Passage:
Paragraaf 3.1 is als volgt gewijzigd: 3.1. Het betaalverbod Voor
het verlenen van arbeidsbemiddeling mag geen tegenprestatie van de werkzoekende
worden bedongen. Voor het ter beschikking stellen van arbeidskrachten geldt
eenzelfde verbod (artikel 9). In 1998 is deze regel herbevestigd in de Waadi,
in artikel 3, eerste lid.
In het onderhavige wetsvoorstel wordt deze situatie gecontinueerd, zij
het dat een derde lid is toegevoegd dat afwijking van het eerste lid bij algemene
maatregel van bestuur mogelijk maakt. Het kabinet heeft de vraag bezien, of
de hoofdregel moet worden aangepast, mede in het licht van IAO-verdrag 181.
Verdrag 181 biedt immers de mogelijkheid om na raadpleging van werkgevers-
en werknemersorganisaties uitzonderingen op de hoofdregel van het betaalverbod
toe te staan, mits deze uitzonderingen in het belang van de werkzoekenden
zijn. Ter wille van de flexibiliteit lijkt het gewenst de mogelijkheid die
het IAO-verdrag biedt te benutten. Hoewel er op dit moment weinig aanwijzingen
zijn voor het bestaan van een behoefte aan het maken van uitzonderingen op
de hoofdregel, kan niet op voorhand worden uitgesloten dat er zich situaties
zullen voordoen waarin het maken van een uitzondering redelijk is, zonder
dat de belangen van werkzoekenden in het geding zijn. Mocht dit het geval
(lijken te) zijn, dan biedt het derde lid soelaas voor het treffen van een
gerichte maatregel, waarbij de procedure die de IAO voorschrijft zal worden
gevolgd.

Opgeslagen items uit de dataset
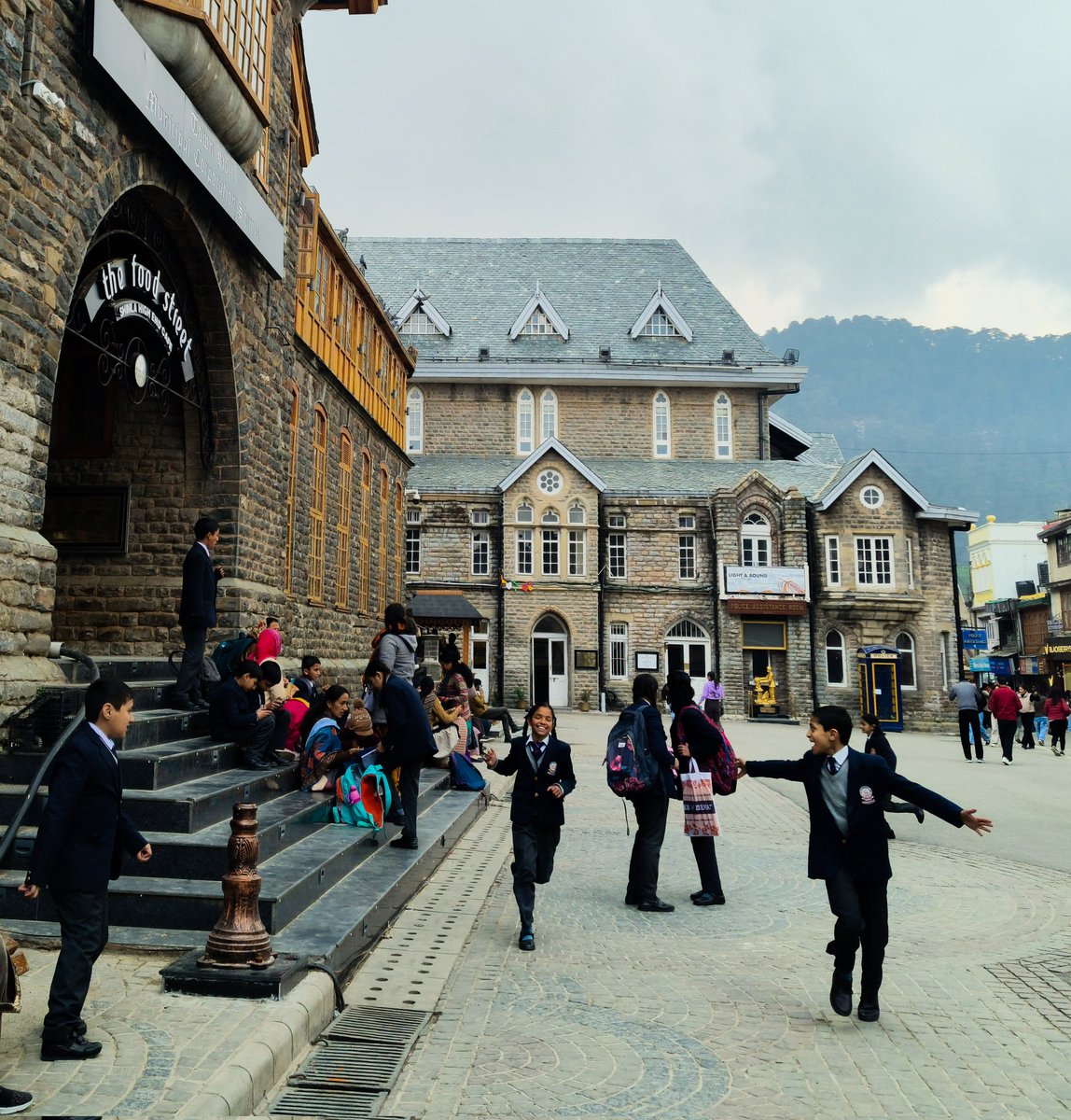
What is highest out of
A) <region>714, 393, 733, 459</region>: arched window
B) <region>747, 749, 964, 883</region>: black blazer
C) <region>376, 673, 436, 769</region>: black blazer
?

Opdrachten:
#1 Geef uit de passage over het betaalverbod de tekst terug van "Paragraaf 3.1 is" tot en met "van IAO-verdrag 181.".
#2 Schrijf het vervolg van de passage over het betaalverbod, te beginnen na de laatste zin.

Antwoorden per opdracht:
#1
Paragraaf 3.1 is als volgt gewijzigd: 3.1. Het betaalverbod Voor
het verlenen van arbeidsbemiddeling mag geen tegenprestatie van de werkzoekende
worden bedongen. Voor het ter beschikking stellen van arbeidskrachten geldt
eenzelfde verbod (artikel 9). In 1998 is deze regel herbevestigd in de Waadi,
in artikel 3, eerste lid.
In het onderhavige wetsvoorstel wordt deze situatie gecontinueerd, zij
het dat een derde lid is toegevoegd dat afwijking van het eerste lid bij algemene
maatregel van bestuur mogelijk maakt. Het kabinet heeft de vraag bezien, of
de hoofdregel moet worden aangepast, mede in het licht van IAO-verdrag 181.

#2
De eerste alinea van paragraaf 3.2 wordt als volgt gewijzigd: 3.2
Het betaalverbod en het begrip arbeidsbemiddeling in relatie tot elektronische
dienstverlening. In het kader van de consultatie met sociale partners is aan
de orde geweest of het betaalverbod of het begrip arbeidsbemiddeling aanpassing
behoeft in relatie tot elektronische dienstverlening.
Met name is van belang hoe het in rekening brengen van kosten beoordeeld
moet worden gelet op enerzijds het betaalverbod bij arbeidsbemiddeling en
anderzijds gelet op het feit, dat het openbaar maken van gegevens over vacatures
en werkzoekenden via de media volgens de Waadi geen arbeidsbemiddeling is.
De laatste alinea van paragraaf 3.2 wordt als volgt gewijzigd:
Op basis van bovenstaande uiteenzetting komt het kabinet tot de conclusie
dat er op dit moment geen aanleiding is om nadere maatregelen te treffen of
de definitie van arbeidsbemiddeling te wijzigen. Het is wel belangrijk de
ontwikkelingen met betrekking tot de electronische dienstverlening goed te
volgen.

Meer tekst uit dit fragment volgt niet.